Rewaking an old thread but...
Do many of you have experience doing this?
A few years ago I tried this in a 40 & 75 gallon.
I was cautious to use organic, chemical free soil. Not topsoil, which is purposefully enriched with nutrients (which break down into ammonia).
Both tanks were years old before adding soil Sand was pulled, soil was added, sand was returned as a cap. Both tanks were stocked with (expendable) Endlers. An ammonia spike was detected, followed by nitrite spike, both petered out and left outrageous nitrates. All as expected. 100% water change was performed. Trace ammonia and nitrites briefly returned but soon tank tested stable and nitrates were water changed away. The whole process took 4-6 weeks and went as expected.
I fed the Endlers to cichlids and moved the desired residents into the tanks. Young Sveni in the 75 and Cherry Shrimp in the 40. All of the Sveni died and nearly of the Cherry Shrimp died. Water tested (Ammonia, nitrite, nitrate, PH, GH, KH) in line with my other mature tanks.

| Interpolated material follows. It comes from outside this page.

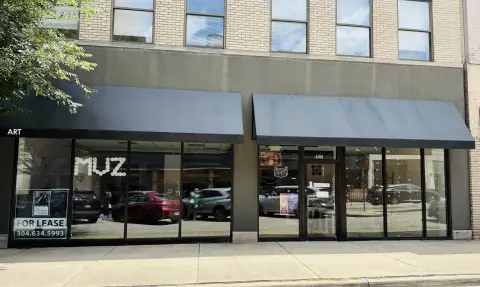 Downtown Retail Storefront with Basement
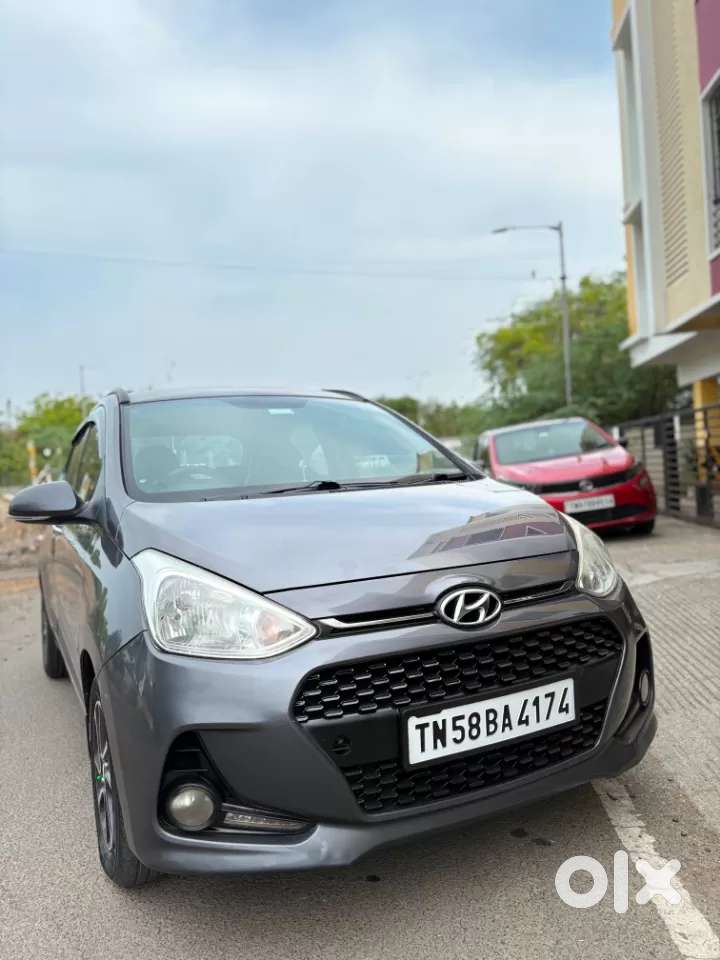Hyundai Grand I10 Asta 1.2 Kappa Vtvt, 2018, Petrol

It took the Shrimp tank almost a year before the few survivors appeared to do well, and almost another year for their numbers to peak again.
I moved fresh Endlers back into the 75. 4-6 months later I added 4 female Dempsey grow outs. They appear to be doing quite well.
In the meantime, the plants are doing okay, not great. Slightly better than they did in just sand.
After this experience, I'll never doing this again in a fish tank that contains plants. I may try it again in a plant tank that contains fish. But all in all, it wasn't a good experience.